Home AffairesBassetti : “Mâcher du chewing-gum pendant une longue période pourrait vous exposer aux microplastiques”

Bassetti : “Mâcher du chewing-gum pendant une longue période pourrait vous exposer aux microplastiques”

by Amélie Bernard

Publié le 2024-02-29 10:35:00. Une étude américaine révèle que mâcher du chewing-gum pourrait être une source insoupçonnée d’ingestion de microplastiques, soulevant des questions sur l’impact de cette habitude quotidienne sur notre santé.

  • Une étude de l’American Chemical Society a démontré que la mastication libère des centaines, voire des milliers de particules microplastiques dans la salive.
  • Un seul chewing-gum peut libérer jusqu’à 3 000 particules, principalement en polyéthylène et polystyrène, par l’action mécanique de la mastication.
  • Le Dr Matteo Bassetti, médecin génois, recommande de réduire l’exposition aux microplastiques en mâchant chaque chewing-gum plus longtemps plutôt que de les remplacer fréquemment.

La présence de microplastiques dans notre environnement est un sujet de préoccupation croissante. Si l’on sait déjà qu’ils se retrouvent dans l’eau en bouteille et certains aliments, une nouvelle étude met en lumière une source potentielle jusqu’alors négligée : le chewing-gum. Des chercheurs de l’UCLA ont découvert que la simple action de mâcher un chewing-gum peut libérer une quantité significative de particules plastiques.

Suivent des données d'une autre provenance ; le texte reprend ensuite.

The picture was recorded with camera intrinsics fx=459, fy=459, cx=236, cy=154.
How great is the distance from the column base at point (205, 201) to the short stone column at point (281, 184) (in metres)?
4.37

Selon les résultats présentés par l’American Chemical Society, « les gommes synthétiques et naturelles peuvent libérer des centaines, voire des milliers de particules microplastiques dans la salive lors de la mastication ». Plus précisément, l’étude a révélé qu’un seul morceau de gomme peut libérer jusqu’à 3 000 particules, composées principalement de polyéthylène et de polystyrène. Ces particules ne sont pas issues de la digestion, mais se détachent mécaniquement sous l’effet de la mastication répétée.

Face à ces découvertes, le Dr Matteo Bassetti, directeur de la clinique des maladies infectieuses de l’hôpital San Martino à Gênes, appelle à la prudence. Il souligne l’importance de réduire autant que possible notre exposition aux microplastiques.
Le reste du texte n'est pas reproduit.